Here we only saw about a 2% decrease in power consumption over the four 1U servers once we equipped them with two NVMe SSDs and four SATA SSDs. The nominal difference was close to what we saw with the H261-Z60 and four SATA SSD equipped servers, but with slightly higher power consumption, and a delta that closed slightly, we saw the benefit slightly decrease here.
Putting this in context, the Gigabyte H261-Z61 is delivering virtually identical performance to four 1U servers while reducing rack space by 50%, power consumption by 2%, number of power supplies by 75%, and the number of base power/ 1GbE/ management cables by 56% (7 v. 16.)
We have heard numbers in the hyperscale community of using a $6 per watt savings. Given this is under load not idle, but we can see a $100-260 operating cost savings using this over four 1U servers just from the reduced power consumption. That is exactly why 2U4N systems are so popular.
STH Server Spider: Gigabyte H261-Z61
In the second half of 2018, we introduced the STH Server Spider as a quick reference to where a server system’s aptitude lies. Our goal is to start giving a quick visual depiction of the types of parameters that a server is targeted at.

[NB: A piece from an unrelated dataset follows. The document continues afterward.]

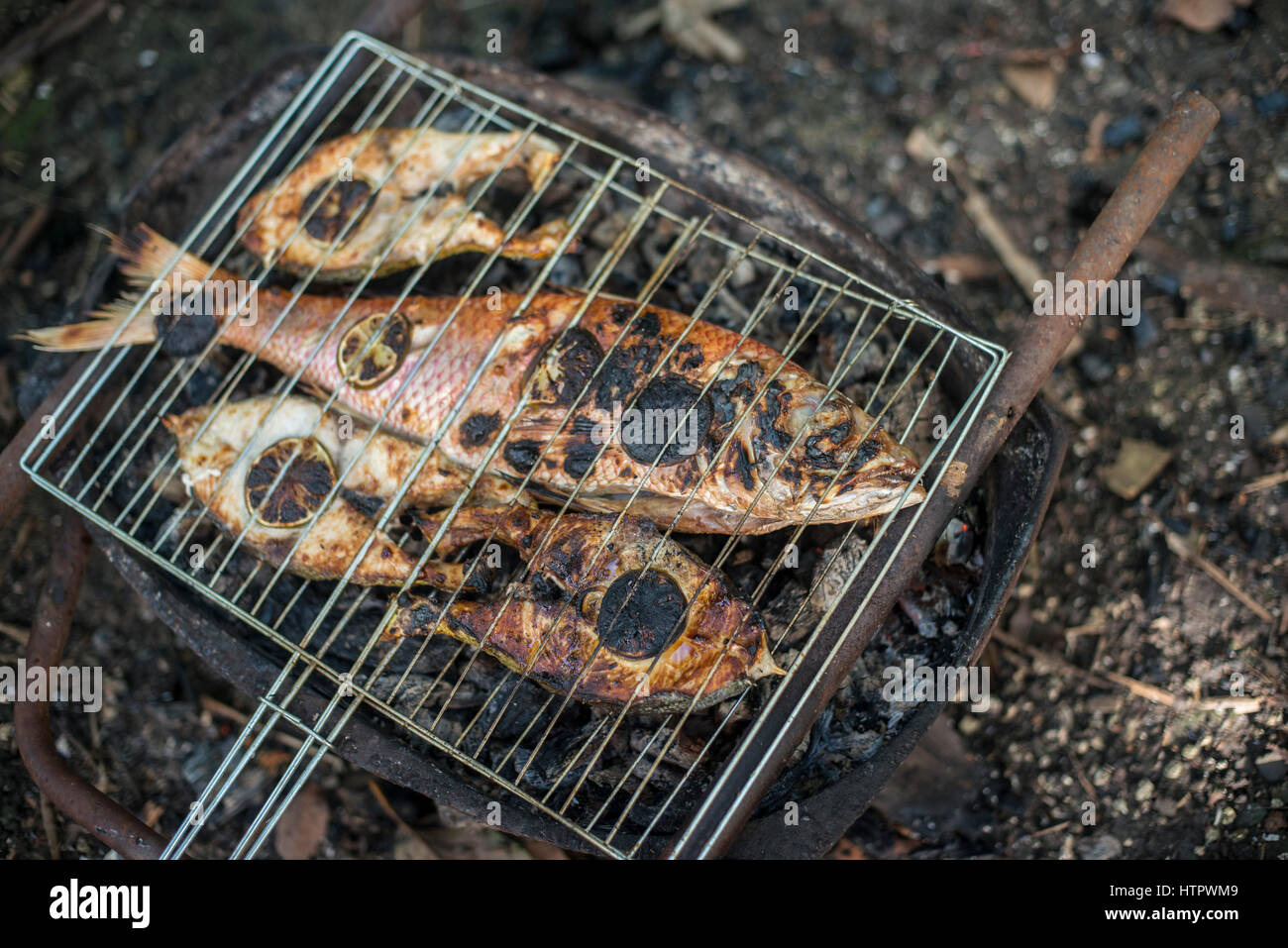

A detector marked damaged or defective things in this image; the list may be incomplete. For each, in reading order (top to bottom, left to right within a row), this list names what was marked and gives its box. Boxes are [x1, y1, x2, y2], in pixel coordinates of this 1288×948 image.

Adding eight NVMe devices to the chassis means that the Gigabyte H261-Z61 has significantly more storage performance than the H261-Z60. Combine that with eight AMD EPYC CPUs and 64 DIMM slots in 2U and one gets an extremely dense configuration.
We found the Gigabyte H261-Z61 to be an excellent platform. The addition of eight front NVMe bays, two per node, was excellent. Fitting 256 cores and 512 threads with 8TB of RAM in a 2U4N chassis is excellent in 2019. AMD EPYC “Rome” will further expand core counts giving this system a strong roadmap.
Gigabyte’s engineers did a great job of maintaining a high level of expansion capabilities while at the same time keeping the 2U4N form factor. Aside from the CPUs and RAM, one can fit 8x U.2 and 8x M.2 NVMe SSDs, 16x SATA SSDs, 4x OCP NICs and 16x PCIe x16 half-length low profile cards. You can divide those figures by 4 for the per-node total. For some context, that is a mid-range expansion capability for the 1U AMD EPYC servers we have seen, which is impressive in twice the density. Intel platforms simply cannot match this.
We also like that the nodes are interchangeable with the Gigabyte H261-Z60 SATA based system. For those deploying racks of these servers, having the ability to use the same nodes in either can help service times significantly.
Our biggest points of improvement would be that the Central Management Controller continues to gain features. This would be an enormous benefit to the unit but it is an option we would love to see as it would be nice to login via a single management interface per chassis. This is still a great feature simply for reducing cabling.
Overall, we think that users will be very happy with the Gigabyte H261-Z61 2U4N platform for higher-density AMD EPYC deployments.